A trio of birdie opportunities follows. The short dogleg left-to-right seventh has a narrow, bunkerless green, while the 132-yard par three eighth has a well-defended plateau green set beyond a pair of front bunkers. An impressive set of five restored bunkers are the primary defence of the 332-yard ninth – where a lay up and accurate wedge shot is the best route to making a three at this heavily contoured green complex.
The 432-yard par four 10th is tough. Flanked by out of bounds on both sides, tee shots must avoid a pair of bunkers left while five more traps – including three approach bunkers right – guard a small green.
Finding the correct section of an enormous, spectacularly contoured green wrapped around the left greenside bunker at the 150-yard 11th is essential. Club selection is also key at the 324-yard 12th, where long hitters can drive down the slope and leave a short pitch, though those who venture off-line face a devilishly tricky shot to a tiny target guarded by a trio of bunkers.
A great tee shot is required at the par five 13th to find the fairway plateau and stay out of the bunkers right, both of which are cut well below the fairway. Three more bunkers guard the route to the green, though there is plenty of room between them. The green is vast, with three more traps waiting to catch out aggressive players.
Play accurately at the 377-yard 14th, where a steep slope and trees wait to catch out those who play too far right. There are no bunkers at this thin, back-to-front sloping green with steep banks on its flanks.
Birdies are possible at the short par four 15th – when the hole is played wisely. A long tee shot between the trees will leave a short pitch beyond a single, deep bunker. Anything left or right here is in serious trouble.
Turning back for home, the 511-yard 16th is flanked on its right side by the sixth hole of Alnmouth Village. Stay sightly left, without going into the trees or two fairway bunkers, to leave a simple lay up and wedge shot to this well-guarded green which has two front bunkers.
The longest and most difficult of the par threes, the green at the 214-yard 17th is set beyond a short, steep rise and has five bunkers around its front edge.
The 372-yard 18th rewards sensible play with a generous target short of the three fairway bunkers.
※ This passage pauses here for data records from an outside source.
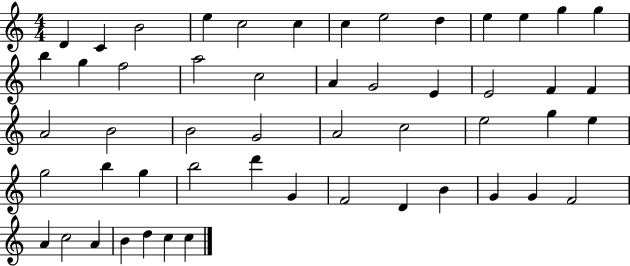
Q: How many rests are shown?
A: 0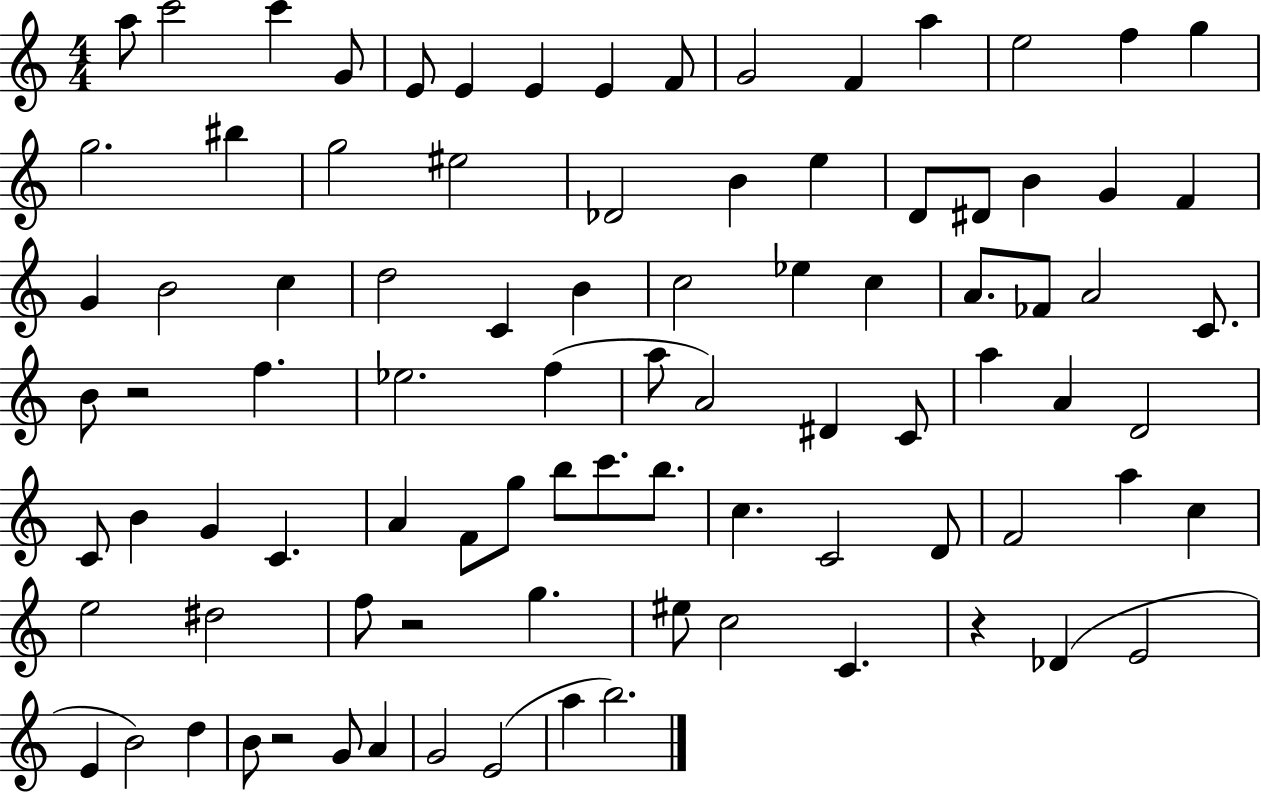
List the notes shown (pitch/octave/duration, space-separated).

A5/e C6/h C6/q G4/e E4/e E4/q E4/q E4/q F4/e G4/h F4/q A5/q E5/h F5/q G5/q G5/h. BIS5/q G5/h EIS5/h Db4/h B4/q E5/q D4/e D#4/e B4/q G4/q F4/q G4/q B4/h C5/q D5/h C4/q B4/q C5/h Eb5/q C5/q A4/e. FES4/e A4/h C4/e. B4/e R/h F5/q. Eb5/h. F5/q A5/e A4/h D#4/q C4/e A5/q A4/q D4/h C4/e B4/q G4/q C4/q. A4/q F4/e G5/e B5/e C6/e. B5/e. C5/q. C4/h D4/e F4/h A5/q C5/q E5/h D#5/h F5/e R/h G5/q. EIS5/e C5/h C4/q. R/q Db4/q E4/h E4/q B4/h D5/q B4/e R/h G4/e A4/q G4/h E4/h A5/q B5/h.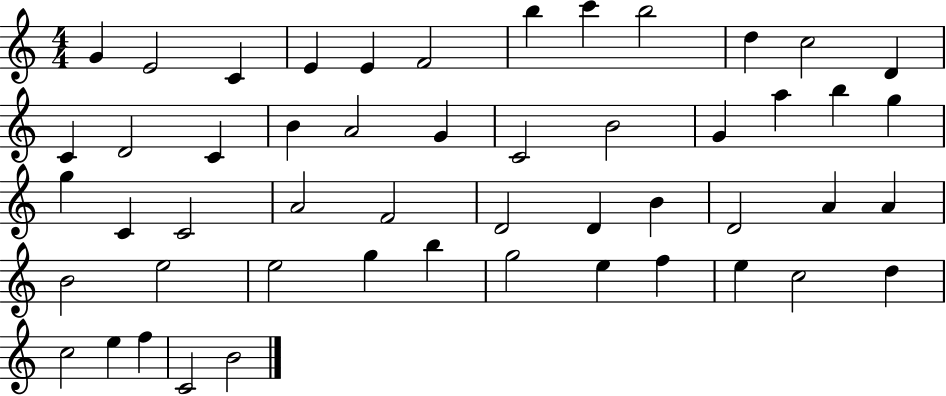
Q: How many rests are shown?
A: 0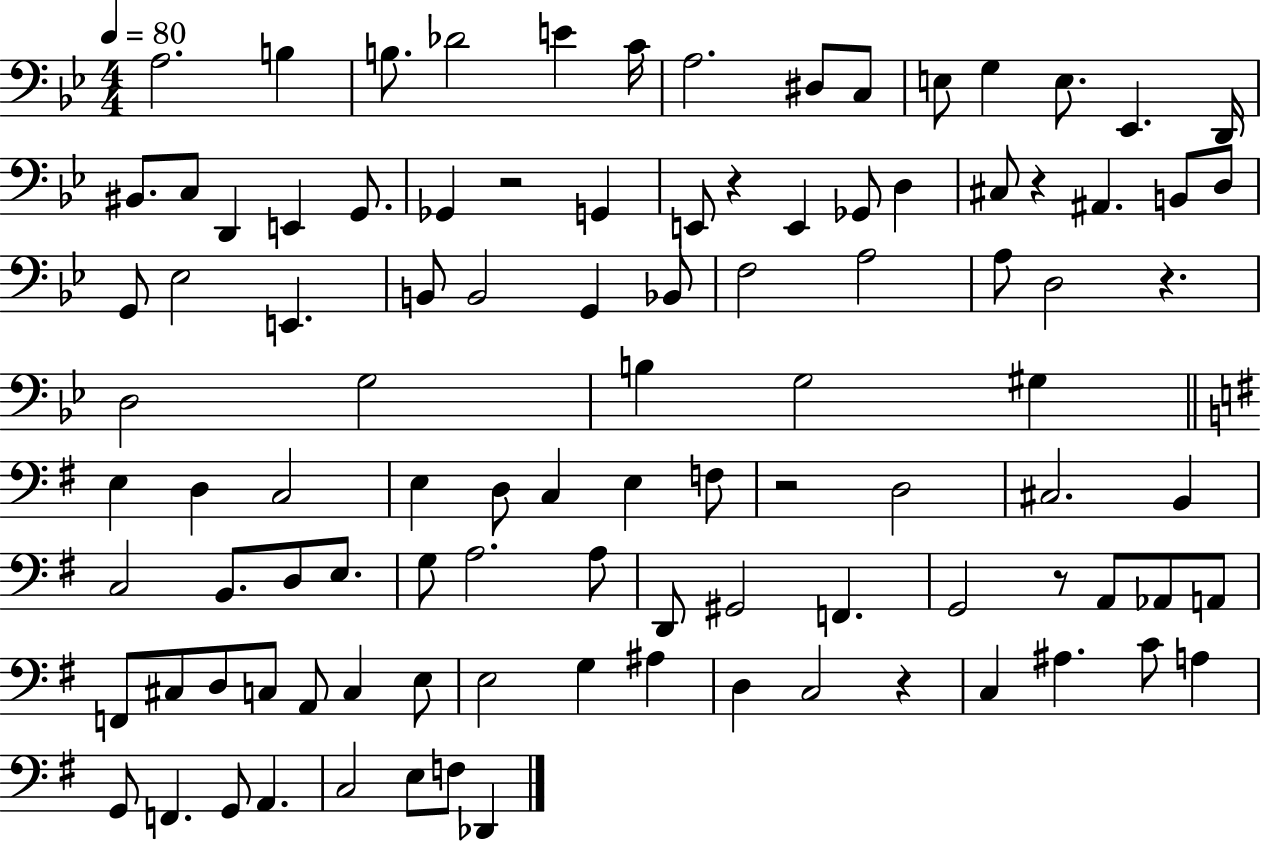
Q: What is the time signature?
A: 4/4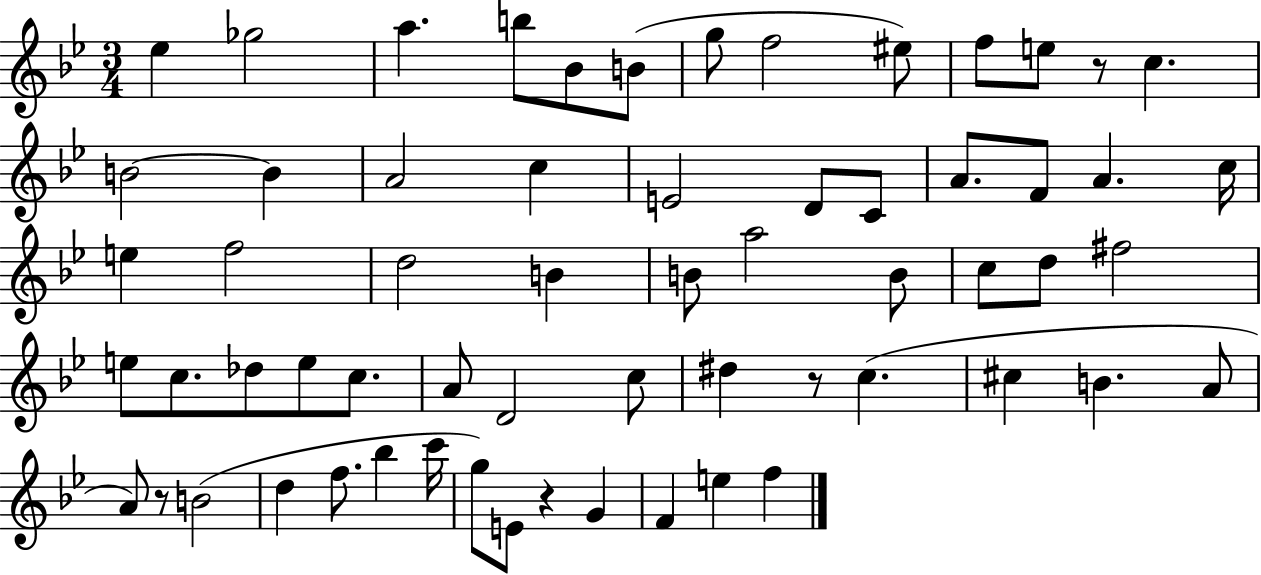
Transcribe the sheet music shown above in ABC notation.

X:1
T:Untitled
M:3/4
L:1/4
K:Bb
_e _g2 a b/2 _B/2 B/2 g/2 f2 ^e/2 f/2 e/2 z/2 c B2 B A2 c E2 D/2 C/2 A/2 F/2 A c/4 e f2 d2 B B/2 a2 B/2 c/2 d/2 ^f2 e/2 c/2 _d/2 e/2 c/2 A/2 D2 c/2 ^d z/2 c ^c B A/2 A/2 z/2 B2 d f/2 _b c'/4 g/2 E/2 z G F e f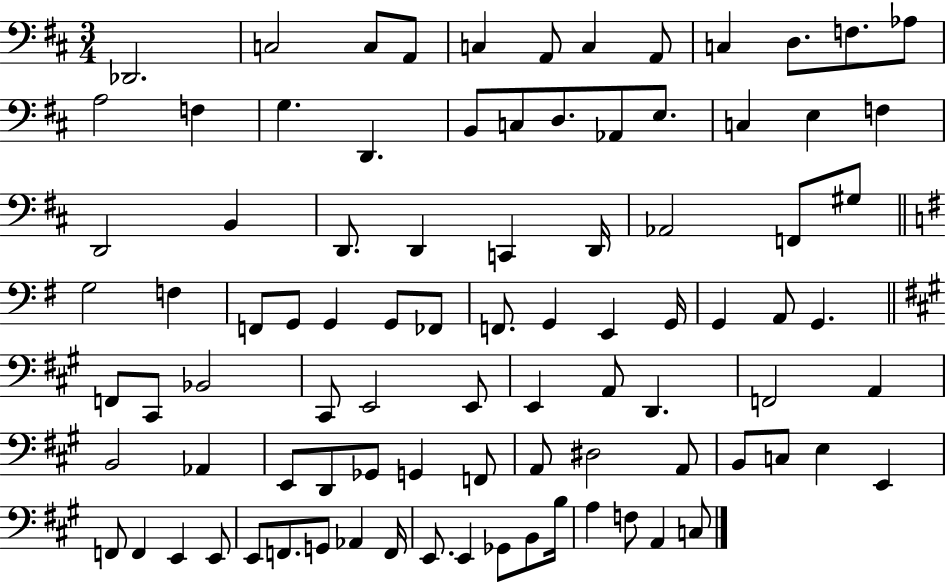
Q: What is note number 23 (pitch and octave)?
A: E3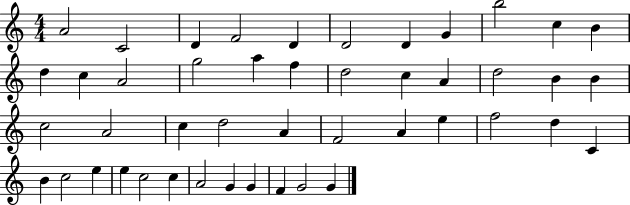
X:1
T:Untitled
M:4/4
L:1/4
K:C
A2 C2 D F2 D D2 D G b2 c B d c A2 g2 a f d2 c A d2 B B c2 A2 c d2 A F2 A e f2 d C B c2 e e c2 c A2 G G F G2 G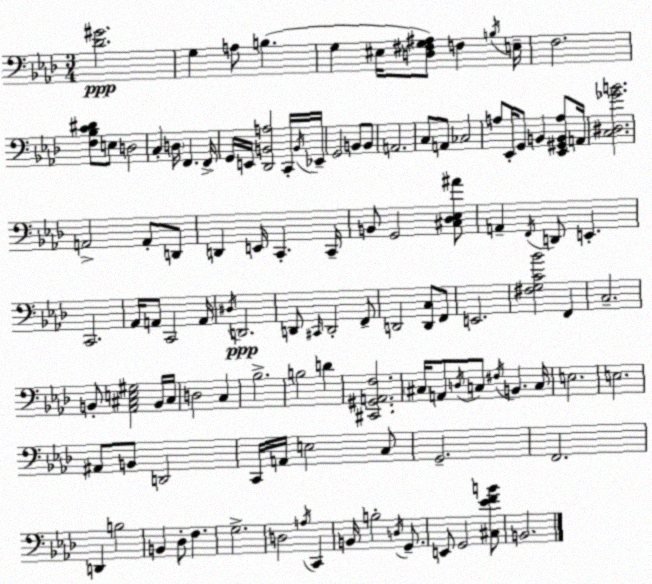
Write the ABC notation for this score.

X:1
T:Untitled
M:3/4
L:1/4
K:Ab
[_D^G]2 G, A,/2 B, G, ^E,/4 [D,^F,G,^A,]/2 F, B,/4 E,/4 F,2 [F,_B,C^D]/2 E,/2 D,2 C, D,/4 F,, F,,/4 G,,/4 E,,/4 [_D,,B,,A,]2 C,,/4 B,,/4 _E,,/4 G,,2 B,,/2 B,,/2 A,,2 C,/2 A,,/2 _C,2 A,/2 _E,,/4 G,,/2 B,, [_E,,^G,,B,,A,]/2 A,,/4 [C,^D,_GB]2 A,,2 A,,/2 D,,/2 D,, E,,/4 C,, C,,/4 B,,/2 G,,2 [^C,_D,_E,^A]/2 A,, F,,/4 D,,/2 E,, C,,2 _A,,/4 A,,/2 C,,2 A,,/4 ^D,/4 D,,2 D,,/2 ^C,,/4 D,,2 F,,/2 D,,2 [D,,C,]/2 F,,/2 E,,2 [^F,G,C_B]2 F,, C,2 B,,/2 [_A,,^C,E,^G,]2 B,,/4 ^C,/4 D,2 C, _B,2 B,2 D [^C,,^G,,A,,F,]2 ^C,/4 A,,/2 D,/4 C,/2 ^F,/4 B,, C,/4 E,2 E,2 ^A,,/2 B,,/2 D,,2 C,,/4 A,,/4 E,2 C,/2 G,,2 F,,2 D,, B,2 B,, _D,/2 F, G,2 D,2 A,/4 C,, B,,/4 B,2 D,/4 G,,/2 E,,/2 G,,2 [^C,_EFB]/2 B,,2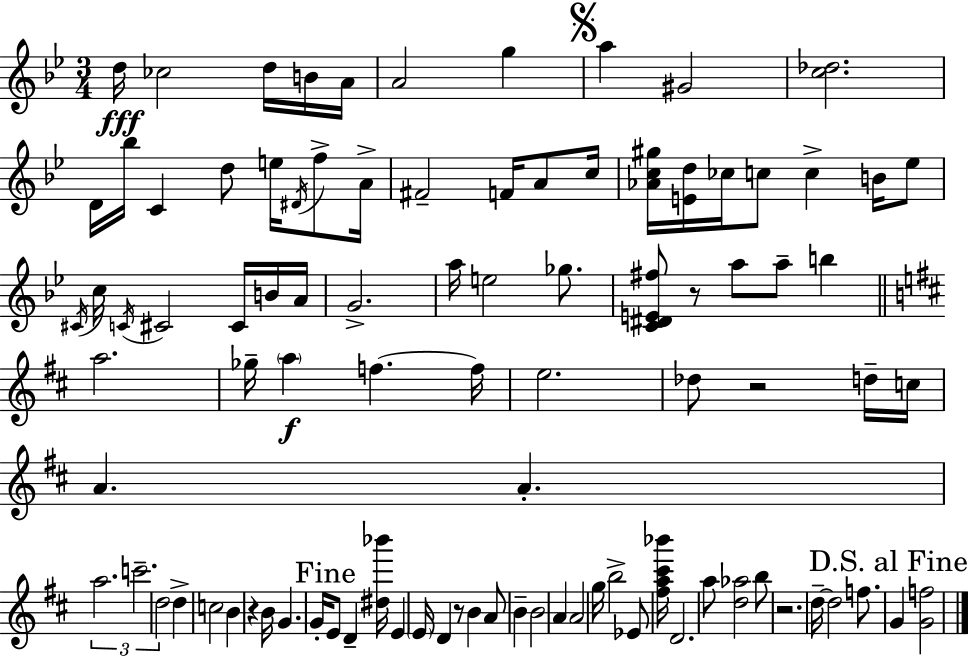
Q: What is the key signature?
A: BES major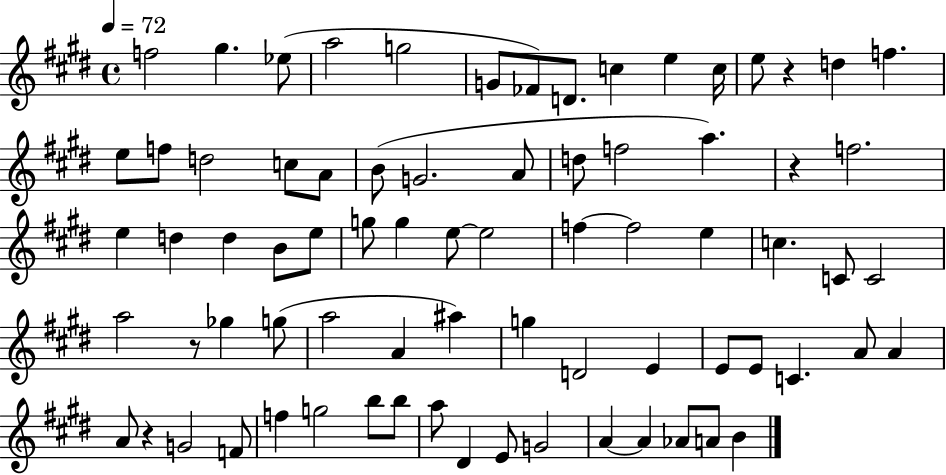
F5/h G#5/q. Eb5/e A5/h G5/h G4/e FES4/e D4/e. C5/q E5/q C5/s E5/e R/q D5/q F5/q. E5/e F5/e D5/h C5/e A4/e B4/e G4/h. A4/e D5/e F5/h A5/q. R/q F5/h. E5/q D5/q D5/q B4/e E5/e G5/e G5/q E5/e E5/h F5/q F5/h E5/q C5/q. C4/e C4/h A5/h R/e Gb5/q G5/e A5/h A4/q A#5/q G5/q D4/h E4/q E4/e E4/e C4/q. A4/e A4/q A4/e R/q G4/h F4/e F5/q G5/h B5/e B5/e A5/e D#4/q E4/e G4/h A4/q A4/q Ab4/e A4/e B4/q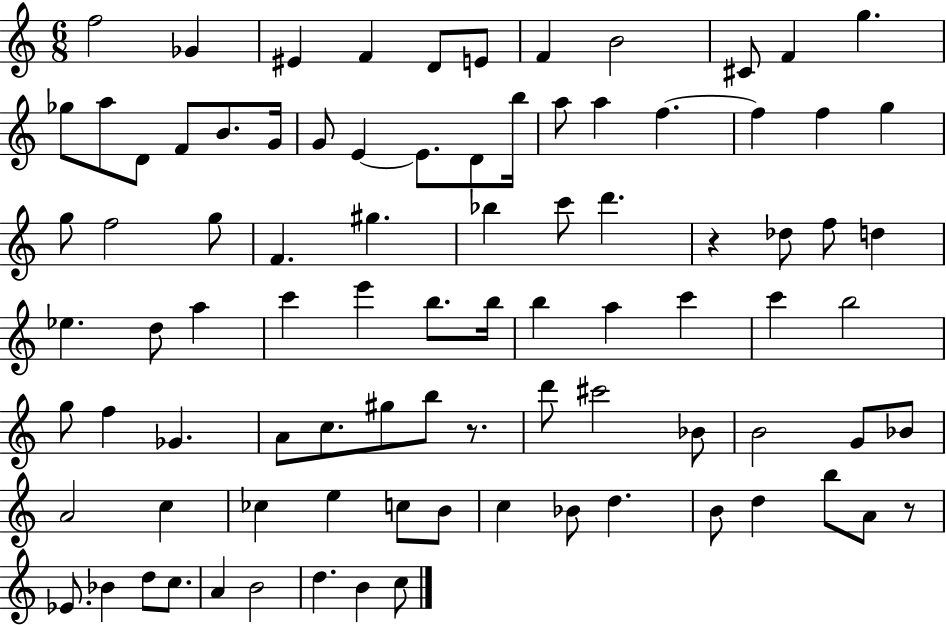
X:1
T:Untitled
M:6/8
L:1/4
K:C
f2 _G ^E F D/2 E/2 F B2 ^C/2 F g _g/2 a/2 D/2 F/2 B/2 G/4 G/2 E E/2 D/2 b/4 a/2 a f f f g g/2 f2 g/2 F ^g _b c'/2 d' z _d/2 f/2 d _e d/2 a c' e' b/2 b/4 b a c' c' b2 g/2 f _G A/2 c/2 ^g/2 b/2 z/2 d'/2 ^c'2 _B/2 B2 G/2 _B/2 A2 c _c e c/2 B/2 c _B/2 d B/2 d b/2 A/2 z/2 _E/2 _B d/2 c/2 A B2 d B c/2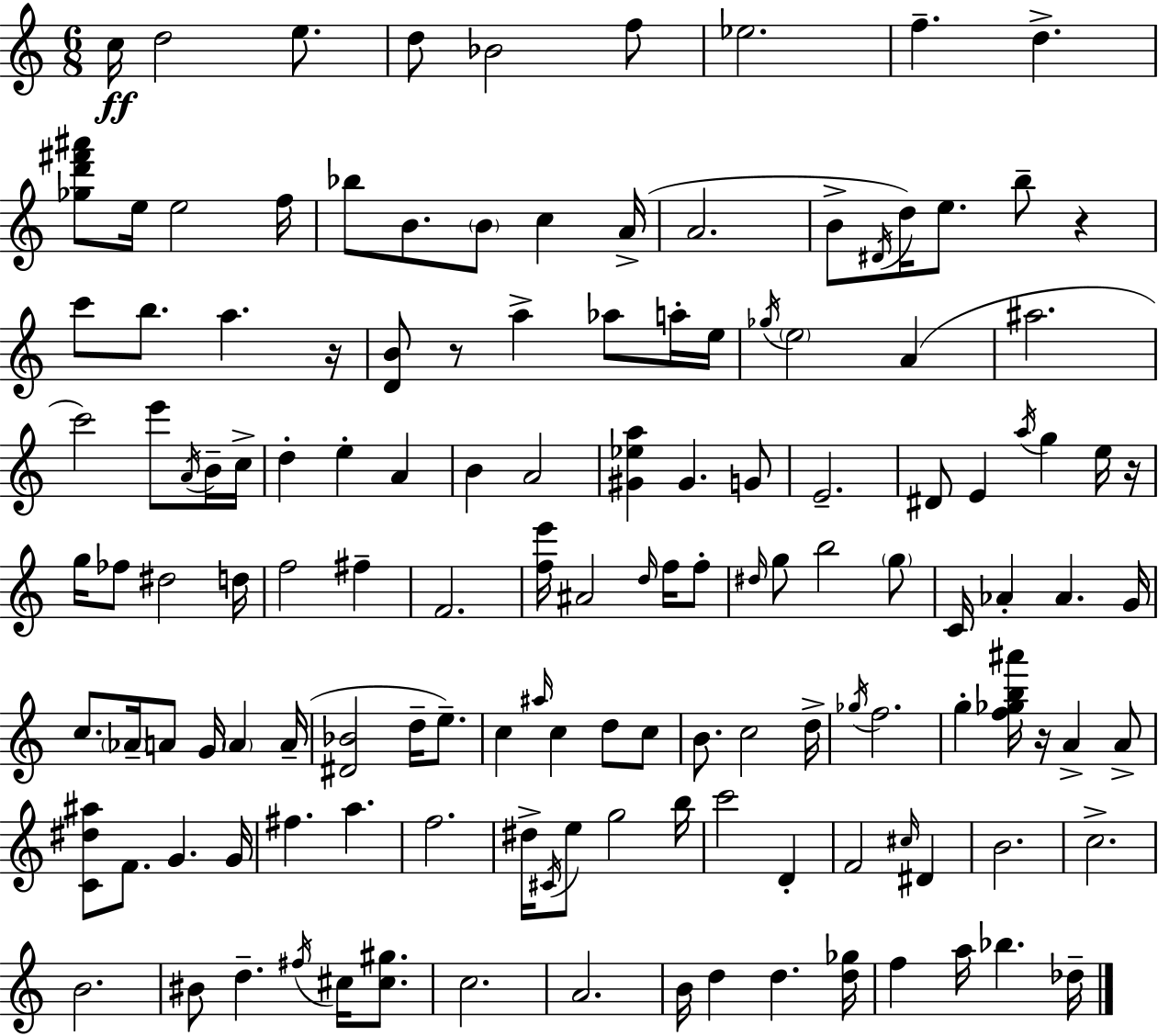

From here, the green – within touching distance of the clubhouse – features three bunkers right and two left.
After taking on the course, it’s time for dinner, a few drinks, a good night’s sleep, and the chance to do it all again in the morning. If only we could stay longer…
An unrivalled experience on and off the golf course, a stay in the dormy house and at least two rounds at Alnmouth should be on every golfer’s bucket list.